A return in finally discards the exception that was travelling and overrides the real return value. It is the most effective way to make a bug invisible. Most linters flag it; treat it as banned.

The trap — a swallowed exception
int bad() {
    try {
        throw new RuntimeException("the real problem");
    } finally {
        return 42;      // the exception is thrown away. Caller sees 42 and thinks all is well.
    }
}
// bad() returns 42. The RuntimeException vanishes without trace.
When finally does NOT run
// 1. The JVM exits
try { System.exit(0); } finally { System.out.println("never printed"); }

// 2. The thread is killed, or the JVM crashes / is SIGKILLed
// 3. An infinite loop or deadlock inside try means you never leave it

04. try-with-resources — the only way to close things

try-with-resources (Java 7+) automatically closes anything you open. It replaces the entire class of "I forgot to close the file" bugs, and it handles an edge case that hand-written finally almost always gets wrong.
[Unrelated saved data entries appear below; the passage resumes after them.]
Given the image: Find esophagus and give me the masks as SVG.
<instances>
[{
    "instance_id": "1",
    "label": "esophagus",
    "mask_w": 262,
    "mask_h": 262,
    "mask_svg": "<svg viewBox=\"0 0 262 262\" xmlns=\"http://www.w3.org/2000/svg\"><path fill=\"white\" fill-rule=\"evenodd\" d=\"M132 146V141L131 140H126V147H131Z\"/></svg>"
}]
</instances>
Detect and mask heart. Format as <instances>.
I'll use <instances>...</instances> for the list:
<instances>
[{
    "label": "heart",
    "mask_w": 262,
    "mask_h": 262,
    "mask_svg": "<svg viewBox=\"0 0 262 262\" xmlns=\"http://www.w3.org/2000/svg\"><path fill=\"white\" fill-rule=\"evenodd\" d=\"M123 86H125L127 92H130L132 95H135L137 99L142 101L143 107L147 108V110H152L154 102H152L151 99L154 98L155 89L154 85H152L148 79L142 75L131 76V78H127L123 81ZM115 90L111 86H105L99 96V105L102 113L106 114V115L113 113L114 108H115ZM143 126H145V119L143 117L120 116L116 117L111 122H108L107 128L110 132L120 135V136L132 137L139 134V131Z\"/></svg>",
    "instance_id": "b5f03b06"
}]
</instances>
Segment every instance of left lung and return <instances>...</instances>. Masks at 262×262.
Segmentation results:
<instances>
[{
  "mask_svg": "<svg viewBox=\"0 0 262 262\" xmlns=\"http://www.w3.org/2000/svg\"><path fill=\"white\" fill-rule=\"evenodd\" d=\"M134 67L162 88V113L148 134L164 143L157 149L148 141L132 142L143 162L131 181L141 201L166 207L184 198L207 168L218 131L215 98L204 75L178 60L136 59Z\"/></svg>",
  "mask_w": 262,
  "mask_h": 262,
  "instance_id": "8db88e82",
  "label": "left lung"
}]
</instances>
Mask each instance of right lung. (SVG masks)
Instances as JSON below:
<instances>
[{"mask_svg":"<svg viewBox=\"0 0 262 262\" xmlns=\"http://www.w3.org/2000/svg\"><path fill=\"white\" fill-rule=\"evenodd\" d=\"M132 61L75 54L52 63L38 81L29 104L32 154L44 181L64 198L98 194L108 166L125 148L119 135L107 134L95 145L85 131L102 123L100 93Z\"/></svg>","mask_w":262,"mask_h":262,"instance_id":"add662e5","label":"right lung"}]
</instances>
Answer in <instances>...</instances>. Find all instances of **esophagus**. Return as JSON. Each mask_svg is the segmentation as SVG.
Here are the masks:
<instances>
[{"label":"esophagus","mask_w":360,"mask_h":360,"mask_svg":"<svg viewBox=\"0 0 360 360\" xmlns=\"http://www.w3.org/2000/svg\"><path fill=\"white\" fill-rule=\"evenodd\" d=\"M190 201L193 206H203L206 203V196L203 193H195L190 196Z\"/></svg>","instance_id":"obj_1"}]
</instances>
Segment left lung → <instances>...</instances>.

The old way — verbose, and subtly broken
BufferedReader br = null;
try {
    br = new BufferedReader(new FileReader("a.txt"));
    System.out.println(br.readLine());
} catch (IOException e) {
    log.error("read failed", e);
} finally {
    if (br != null) {
        try { br.close(); }          // close() itself throws IOException, so another try...
        catch (IOException ignored) {}   // ...and now you're swallowing again
    }
}
The modern way — same behaviour, plus a fix you didn't know you needed
try (BufferedReader br = new BufferedReader(new FileReader("a.txt"))) {
    System.out.println(br.readLine());
} catch (IOException e) {
    log.error("read failed", e);
}
// br.close() is called automatically, guaranteed, even if readLine() throws.

How it works

Anything declared in the try (...) header must implement AutoCloseable (or Closeable, which extends it). The compiler generates the finally that calls close() for you.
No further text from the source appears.